Brasil desperdiça seu potencial para reciclar
Além de possibilitar atender à demanda internacional de terras-raras, o processo de reciclagem também apresenta um caminho para lidar com a questão da crescente quantidade de lixo eletrônico no mundo. A produção desse tipo de descarte está aumentando cinco vezes mais rápido do que o imaginado, é o que aponta o levantamento de 2024 do Monitor Global de Lixo Eletrônico (GEM), das Nações Unidas. Segundo dados do mesmo relatório, foram produzidos 62 milhões de toneladas de resíduos eletrônicos em 2022, sendo que apenas 22% desses resíduos constam como reciclados.

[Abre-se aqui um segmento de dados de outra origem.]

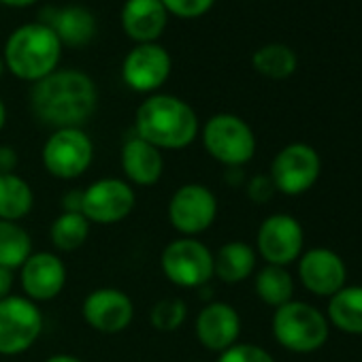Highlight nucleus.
<instances>
[{
	"mask_svg": "<svg viewBox=\"0 0 362 362\" xmlns=\"http://www.w3.org/2000/svg\"><path fill=\"white\" fill-rule=\"evenodd\" d=\"M345 262L328 247H313L300 254L298 277L300 284L315 296L330 298L345 286Z\"/></svg>",
	"mask_w": 362,
	"mask_h": 362,
	"instance_id": "dca6fc26",
	"label": "nucleus"
},
{
	"mask_svg": "<svg viewBox=\"0 0 362 362\" xmlns=\"http://www.w3.org/2000/svg\"><path fill=\"white\" fill-rule=\"evenodd\" d=\"M168 16L181 20H197L211 11L216 0H160Z\"/></svg>",
	"mask_w": 362,
	"mask_h": 362,
	"instance_id": "c85d7f7f",
	"label": "nucleus"
},
{
	"mask_svg": "<svg viewBox=\"0 0 362 362\" xmlns=\"http://www.w3.org/2000/svg\"><path fill=\"white\" fill-rule=\"evenodd\" d=\"M33 254V239L20 222L0 220V267L20 269Z\"/></svg>",
	"mask_w": 362,
	"mask_h": 362,
	"instance_id": "393cba45",
	"label": "nucleus"
},
{
	"mask_svg": "<svg viewBox=\"0 0 362 362\" xmlns=\"http://www.w3.org/2000/svg\"><path fill=\"white\" fill-rule=\"evenodd\" d=\"M330 322L313 305L303 300H290L273 313L275 341L294 354H311L324 347L328 341Z\"/></svg>",
	"mask_w": 362,
	"mask_h": 362,
	"instance_id": "20e7f679",
	"label": "nucleus"
},
{
	"mask_svg": "<svg viewBox=\"0 0 362 362\" xmlns=\"http://www.w3.org/2000/svg\"><path fill=\"white\" fill-rule=\"evenodd\" d=\"M18 162V151L11 145H0V175L16 173Z\"/></svg>",
	"mask_w": 362,
	"mask_h": 362,
	"instance_id": "2f4dec72",
	"label": "nucleus"
},
{
	"mask_svg": "<svg viewBox=\"0 0 362 362\" xmlns=\"http://www.w3.org/2000/svg\"><path fill=\"white\" fill-rule=\"evenodd\" d=\"M45 362H83V360L77 358V356H73V354H54Z\"/></svg>",
	"mask_w": 362,
	"mask_h": 362,
	"instance_id": "c9c22d12",
	"label": "nucleus"
},
{
	"mask_svg": "<svg viewBox=\"0 0 362 362\" xmlns=\"http://www.w3.org/2000/svg\"><path fill=\"white\" fill-rule=\"evenodd\" d=\"M60 56L62 43L54 30L41 22H35L20 26L9 35L3 60L13 77L37 83L58 71Z\"/></svg>",
	"mask_w": 362,
	"mask_h": 362,
	"instance_id": "7ed1b4c3",
	"label": "nucleus"
},
{
	"mask_svg": "<svg viewBox=\"0 0 362 362\" xmlns=\"http://www.w3.org/2000/svg\"><path fill=\"white\" fill-rule=\"evenodd\" d=\"M35 207V192L30 184L16 175H0V220L22 222Z\"/></svg>",
	"mask_w": 362,
	"mask_h": 362,
	"instance_id": "4be33fe9",
	"label": "nucleus"
},
{
	"mask_svg": "<svg viewBox=\"0 0 362 362\" xmlns=\"http://www.w3.org/2000/svg\"><path fill=\"white\" fill-rule=\"evenodd\" d=\"M218 362H275L273 356L254 343H235L233 347L224 349Z\"/></svg>",
	"mask_w": 362,
	"mask_h": 362,
	"instance_id": "c756f323",
	"label": "nucleus"
},
{
	"mask_svg": "<svg viewBox=\"0 0 362 362\" xmlns=\"http://www.w3.org/2000/svg\"><path fill=\"white\" fill-rule=\"evenodd\" d=\"M256 245L267 264L288 267L303 254L305 230L296 218L288 214H273L260 224Z\"/></svg>",
	"mask_w": 362,
	"mask_h": 362,
	"instance_id": "ddd939ff",
	"label": "nucleus"
},
{
	"mask_svg": "<svg viewBox=\"0 0 362 362\" xmlns=\"http://www.w3.org/2000/svg\"><path fill=\"white\" fill-rule=\"evenodd\" d=\"M226 184H230V186L243 184V170L241 168H228V173H226Z\"/></svg>",
	"mask_w": 362,
	"mask_h": 362,
	"instance_id": "f704fd0d",
	"label": "nucleus"
},
{
	"mask_svg": "<svg viewBox=\"0 0 362 362\" xmlns=\"http://www.w3.org/2000/svg\"><path fill=\"white\" fill-rule=\"evenodd\" d=\"M134 132L160 151H177L197 141L201 124L186 100L173 94H151L136 109Z\"/></svg>",
	"mask_w": 362,
	"mask_h": 362,
	"instance_id": "f03ea898",
	"label": "nucleus"
},
{
	"mask_svg": "<svg viewBox=\"0 0 362 362\" xmlns=\"http://www.w3.org/2000/svg\"><path fill=\"white\" fill-rule=\"evenodd\" d=\"M136 205L134 188L126 179L119 177H103L94 184L83 188V205L81 214L90 224L111 226L126 220Z\"/></svg>",
	"mask_w": 362,
	"mask_h": 362,
	"instance_id": "9b49d317",
	"label": "nucleus"
},
{
	"mask_svg": "<svg viewBox=\"0 0 362 362\" xmlns=\"http://www.w3.org/2000/svg\"><path fill=\"white\" fill-rule=\"evenodd\" d=\"M328 322L341 332L362 334V286H343L330 296Z\"/></svg>",
	"mask_w": 362,
	"mask_h": 362,
	"instance_id": "5701e85b",
	"label": "nucleus"
},
{
	"mask_svg": "<svg viewBox=\"0 0 362 362\" xmlns=\"http://www.w3.org/2000/svg\"><path fill=\"white\" fill-rule=\"evenodd\" d=\"M43 332V313L26 296L11 294L0 300V356L28 351Z\"/></svg>",
	"mask_w": 362,
	"mask_h": 362,
	"instance_id": "6e6552de",
	"label": "nucleus"
},
{
	"mask_svg": "<svg viewBox=\"0 0 362 362\" xmlns=\"http://www.w3.org/2000/svg\"><path fill=\"white\" fill-rule=\"evenodd\" d=\"M119 162L130 186H141V188L153 186L162 179L164 173L162 151L136 134L124 141Z\"/></svg>",
	"mask_w": 362,
	"mask_h": 362,
	"instance_id": "a211bd4d",
	"label": "nucleus"
},
{
	"mask_svg": "<svg viewBox=\"0 0 362 362\" xmlns=\"http://www.w3.org/2000/svg\"><path fill=\"white\" fill-rule=\"evenodd\" d=\"M168 222L181 237H199L218 218V197L203 184H186L168 201Z\"/></svg>",
	"mask_w": 362,
	"mask_h": 362,
	"instance_id": "9d476101",
	"label": "nucleus"
},
{
	"mask_svg": "<svg viewBox=\"0 0 362 362\" xmlns=\"http://www.w3.org/2000/svg\"><path fill=\"white\" fill-rule=\"evenodd\" d=\"M119 18L124 33L136 45L156 43L168 22V13L160 0H126Z\"/></svg>",
	"mask_w": 362,
	"mask_h": 362,
	"instance_id": "6ab92c4d",
	"label": "nucleus"
},
{
	"mask_svg": "<svg viewBox=\"0 0 362 362\" xmlns=\"http://www.w3.org/2000/svg\"><path fill=\"white\" fill-rule=\"evenodd\" d=\"M90 226L92 224L86 220L83 214H64L62 211L49 228V239H52L56 250L75 252L88 241Z\"/></svg>",
	"mask_w": 362,
	"mask_h": 362,
	"instance_id": "bb28decb",
	"label": "nucleus"
},
{
	"mask_svg": "<svg viewBox=\"0 0 362 362\" xmlns=\"http://www.w3.org/2000/svg\"><path fill=\"white\" fill-rule=\"evenodd\" d=\"M81 315L90 328L103 334H117L130 326L134 305L132 298L119 288H96L83 298Z\"/></svg>",
	"mask_w": 362,
	"mask_h": 362,
	"instance_id": "4468645a",
	"label": "nucleus"
},
{
	"mask_svg": "<svg viewBox=\"0 0 362 362\" xmlns=\"http://www.w3.org/2000/svg\"><path fill=\"white\" fill-rule=\"evenodd\" d=\"M41 158L52 177L71 181L92 166L94 143L83 128H58L47 136Z\"/></svg>",
	"mask_w": 362,
	"mask_h": 362,
	"instance_id": "0eeeda50",
	"label": "nucleus"
},
{
	"mask_svg": "<svg viewBox=\"0 0 362 362\" xmlns=\"http://www.w3.org/2000/svg\"><path fill=\"white\" fill-rule=\"evenodd\" d=\"M254 69L269 79H288L296 71V54L281 43H269L260 47L252 58Z\"/></svg>",
	"mask_w": 362,
	"mask_h": 362,
	"instance_id": "a878e982",
	"label": "nucleus"
},
{
	"mask_svg": "<svg viewBox=\"0 0 362 362\" xmlns=\"http://www.w3.org/2000/svg\"><path fill=\"white\" fill-rule=\"evenodd\" d=\"M5 124H7V105L3 98H0V130L5 128Z\"/></svg>",
	"mask_w": 362,
	"mask_h": 362,
	"instance_id": "4c0bfd02",
	"label": "nucleus"
},
{
	"mask_svg": "<svg viewBox=\"0 0 362 362\" xmlns=\"http://www.w3.org/2000/svg\"><path fill=\"white\" fill-rule=\"evenodd\" d=\"M13 284H16L13 271H9V269H5V267H0V300L7 298V296H11Z\"/></svg>",
	"mask_w": 362,
	"mask_h": 362,
	"instance_id": "72a5a7b5",
	"label": "nucleus"
},
{
	"mask_svg": "<svg viewBox=\"0 0 362 362\" xmlns=\"http://www.w3.org/2000/svg\"><path fill=\"white\" fill-rule=\"evenodd\" d=\"M170 54L158 43L134 45L122 62L124 83L139 94H156L170 77Z\"/></svg>",
	"mask_w": 362,
	"mask_h": 362,
	"instance_id": "f8f14e48",
	"label": "nucleus"
},
{
	"mask_svg": "<svg viewBox=\"0 0 362 362\" xmlns=\"http://www.w3.org/2000/svg\"><path fill=\"white\" fill-rule=\"evenodd\" d=\"M49 18L41 20V24L49 26L58 41L69 47H83L96 35V18L90 9L81 5H69L62 9H49Z\"/></svg>",
	"mask_w": 362,
	"mask_h": 362,
	"instance_id": "aec40b11",
	"label": "nucleus"
},
{
	"mask_svg": "<svg viewBox=\"0 0 362 362\" xmlns=\"http://www.w3.org/2000/svg\"><path fill=\"white\" fill-rule=\"evenodd\" d=\"M256 271V252L245 241H228L214 254V277L224 284L245 281Z\"/></svg>",
	"mask_w": 362,
	"mask_h": 362,
	"instance_id": "412c9836",
	"label": "nucleus"
},
{
	"mask_svg": "<svg viewBox=\"0 0 362 362\" xmlns=\"http://www.w3.org/2000/svg\"><path fill=\"white\" fill-rule=\"evenodd\" d=\"M5 71H7V66H5V60H3V56H0V77L5 75Z\"/></svg>",
	"mask_w": 362,
	"mask_h": 362,
	"instance_id": "58836bf2",
	"label": "nucleus"
},
{
	"mask_svg": "<svg viewBox=\"0 0 362 362\" xmlns=\"http://www.w3.org/2000/svg\"><path fill=\"white\" fill-rule=\"evenodd\" d=\"M245 192H247V199L256 205H264L269 203L273 197H275V186H273V181L269 175H254L250 181H247V186H245Z\"/></svg>",
	"mask_w": 362,
	"mask_h": 362,
	"instance_id": "7c9ffc66",
	"label": "nucleus"
},
{
	"mask_svg": "<svg viewBox=\"0 0 362 362\" xmlns=\"http://www.w3.org/2000/svg\"><path fill=\"white\" fill-rule=\"evenodd\" d=\"M194 332L205 349L222 354L224 349L239 343L241 317L233 305L214 300L199 311L194 322Z\"/></svg>",
	"mask_w": 362,
	"mask_h": 362,
	"instance_id": "f3484780",
	"label": "nucleus"
},
{
	"mask_svg": "<svg viewBox=\"0 0 362 362\" xmlns=\"http://www.w3.org/2000/svg\"><path fill=\"white\" fill-rule=\"evenodd\" d=\"M201 139L207 153L228 168H241L256 153V134L252 126L233 113L209 117L201 130Z\"/></svg>",
	"mask_w": 362,
	"mask_h": 362,
	"instance_id": "39448f33",
	"label": "nucleus"
},
{
	"mask_svg": "<svg viewBox=\"0 0 362 362\" xmlns=\"http://www.w3.org/2000/svg\"><path fill=\"white\" fill-rule=\"evenodd\" d=\"M98 90L90 75L64 69L37 81L30 92L33 113L54 130L81 128L96 111Z\"/></svg>",
	"mask_w": 362,
	"mask_h": 362,
	"instance_id": "f257e3e1",
	"label": "nucleus"
},
{
	"mask_svg": "<svg viewBox=\"0 0 362 362\" xmlns=\"http://www.w3.org/2000/svg\"><path fill=\"white\" fill-rule=\"evenodd\" d=\"M320 173V153L307 143H290L273 158L269 177L277 192L286 197H298L315 186Z\"/></svg>",
	"mask_w": 362,
	"mask_h": 362,
	"instance_id": "1a4fd4ad",
	"label": "nucleus"
},
{
	"mask_svg": "<svg viewBox=\"0 0 362 362\" xmlns=\"http://www.w3.org/2000/svg\"><path fill=\"white\" fill-rule=\"evenodd\" d=\"M188 320V305L179 296L162 298L149 309V322L156 330L173 332L179 330Z\"/></svg>",
	"mask_w": 362,
	"mask_h": 362,
	"instance_id": "cd10ccee",
	"label": "nucleus"
},
{
	"mask_svg": "<svg viewBox=\"0 0 362 362\" xmlns=\"http://www.w3.org/2000/svg\"><path fill=\"white\" fill-rule=\"evenodd\" d=\"M160 269L177 288H205L214 277V252L197 237H179L162 250Z\"/></svg>",
	"mask_w": 362,
	"mask_h": 362,
	"instance_id": "423d86ee",
	"label": "nucleus"
},
{
	"mask_svg": "<svg viewBox=\"0 0 362 362\" xmlns=\"http://www.w3.org/2000/svg\"><path fill=\"white\" fill-rule=\"evenodd\" d=\"M37 0H0V5H7V7H30V5H35Z\"/></svg>",
	"mask_w": 362,
	"mask_h": 362,
	"instance_id": "e433bc0d",
	"label": "nucleus"
},
{
	"mask_svg": "<svg viewBox=\"0 0 362 362\" xmlns=\"http://www.w3.org/2000/svg\"><path fill=\"white\" fill-rule=\"evenodd\" d=\"M20 284L33 303L52 300L66 286V267L54 252H33L20 267Z\"/></svg>",
	"mask_w": 362,
	"mask_h": 362,
	"instance_id": "2eb2a0df",
	"label": "nucleus"
},
{
	"mask_svg": "<svg viewBox=\"0 0 362 362\" xmlns=\"http://www.w3.org/2000/svg\"><path fill=\"white\" fill-rule=\"evenodd\" d=\"M254 288H256L258 298L264 305L275 307V309L290 303L294 296V279L286 267L267 264L264 269L258 271L254 279Z\"/></svg>",
	"mask_w": 362,
	"mask_h": 362,
	"instance_id": "b1692460",
	"label": "nucleus"
},
{
	"mask_svg": "<svg viewBox=\"0 0 362 362\" xmlns=\"http://www.w3.org/2000/svg\"><path fill=\"white\" fill-rule=\"evenodd\" d=\"M81 205H83V190H69L62 197L64 214H81Z\"/></svg>",
	"mask_w": 362,
	"mask_h": 362,
	"instance_id": "473e14b6",
	"label": "nucleus"
}]
</instances>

Além das terras-raras, muitos dos componentes descartados têm, também, substâncias tóxicas, como é o caso do mercúrio das lâmpadas fluorescentes. “Quando falamos de contaminação de mercúrio, nós sempre lembramos da mineração de ouro na Amazônia, que é um exemplo clássico. Mas o caso dos lixões também é muito sério. A quantidade de mercúrio que deve existir neles, por conta das lâmpadas que são jogadas no lixo, é enorme”, diz Ribeiro. Dados do GEM apontam que 58 mil kg de mercúrio e 45 milhões de kg de plásticos contendo bromo são liberados no meio ambiente todos os anos.

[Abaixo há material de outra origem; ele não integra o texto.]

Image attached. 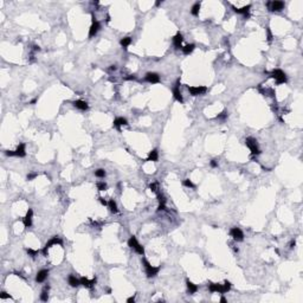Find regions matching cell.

Em 2022, o Brasil foi o segundo país que mais gerou lixo eletrônico, totalizando 2,4 milhões de toneladas. Menos de 3% foram recicladas. Essa realidade poderia colocar o país como uma das possíveis potências no campo da reciclagem de terras raras, ao mesmo tempo que lidaria com um problema nacional crescente. Entretanto, Ribeiro ainda enxerga pouco interesse, seja por parte de empresas ou mesmo do Ministério da Ciência, Tecnologia e Inovação, em apoiarem tais iniciativas. “Infelizmente, essa é uma experiência que temos no dia a dia. Mais de uma vez, ao longo desses 40 anos, apareceram diversos materiais e processos que eram bastante rentáveis. Na prática, não foram aproveitados”, diz. O docente diz as metodologias para reciclagem existentes hoje são facilmente escalonáveis, não apresentando nenhuma etapa aparentemente impeditiva, e não compreende as razões por trás do pouco interesse na área.

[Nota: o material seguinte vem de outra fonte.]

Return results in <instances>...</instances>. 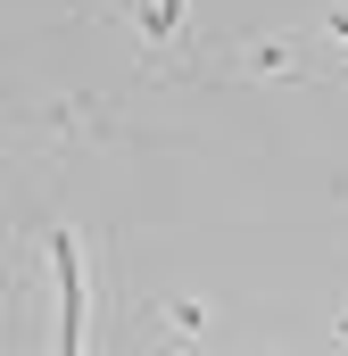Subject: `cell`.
Segmentation results:
<instances>
[{"label":"cell","mask_w":348,"mask_h":356,"mask_svg":"<svg viewBox=\"0 0 348 356\" xmlns=\"http://www.w3.org/2000/svg\"><path fill=\"white\" fill-rule=\"evenodd\" d=\"M224 75H241V83H307L315 58H307L299 33H249V42L224 50Z\"/></svg>","instance_id":"1"},{"label":"cell","mask_w":348,"mask_h":356,"mask_svg":"<svg viewBox=\"0 0 348 356\" xmlns=\"http://www.w3.org/2000/svg\"><path fill=\"white\" fill-rule=\"evenodd\" d=\"M182 8L191 0H141V50H150V67H166V50L182 42Z\"/></svg>","instance_id":"3"},{"label":"cell","mask_w":348,"mask_h":356,"mask_svg":"<svg viewBox=\"0 0 348 356\" xmlns=\"http://www.w3.org/2000/svg\"><path fill=\"white\" fill-rule=\"evenodd\" d=\"M42 133H50V141H84V133H108V116L84 108V99H58V108L42 116Z\"/></svg>","instance_id":"4"},{"label":"cell","mask_w":348,"mask_h":356,"mask_svg":"<svg viewBox=\"0 0 348 356\" xmlns=\"http://www.w3.org/2000/svg\"><path fill=\"white\" fill-rule=\"evenodd\" d=\"M50 266H58V348L84 340V266H75V241L50 224Z\"/></svg>","instance_id":"2"},{"label":"cell","mask_w":348,"mask_h":356,"mask_svg":"<svg viewBox=\"0 0 348 356\" xmlns=\"http://www.w3.org/2000/svg\"><path fill=\"white\" fill-rule=\"evenodd\" d=\"M199 332H207V307H191V298H174V307L150 315V340H199Z\"/></svg>","instance_id":"5"},{"label":"cell","mask_w":348,"mask_h":356,"mask_svg":"<svg viewBox=\"0 0 348 356\" xmlns=\"http://www.w3.org/2000/svg\"><path fill=\"white\" fill-rule=\"evenodd\" d=\"M332 340H340V348H348V315H332Z\"/></svg>","instance_id":"6"}]
</instances>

“Os catalisadores que a Petrobras emprega para purificar petróleo possuem terra-rara. E o consumo de catalisadores é imenso! Poderia ser possível suprir o consumo da Petrobras com a reciclagem e mineração urbana. A comunidade científica alerta há décadas para essa possibilidade. Porém, até hoje ninguém substituiu os processos”, diz o docente.
Ainda assim, Ribeiro diz que se mantém otimista. Deposita esperanças nas novas gerações de estudantes, na expectativa de que apareçam pessoas interessadas em se aventurar no campo da inovação e do empreendedorismo. “A esperança é entrar no ciclo produtivo e contribuir para a economia. Ainda mais em um contexto de guerras econômicas”, diz.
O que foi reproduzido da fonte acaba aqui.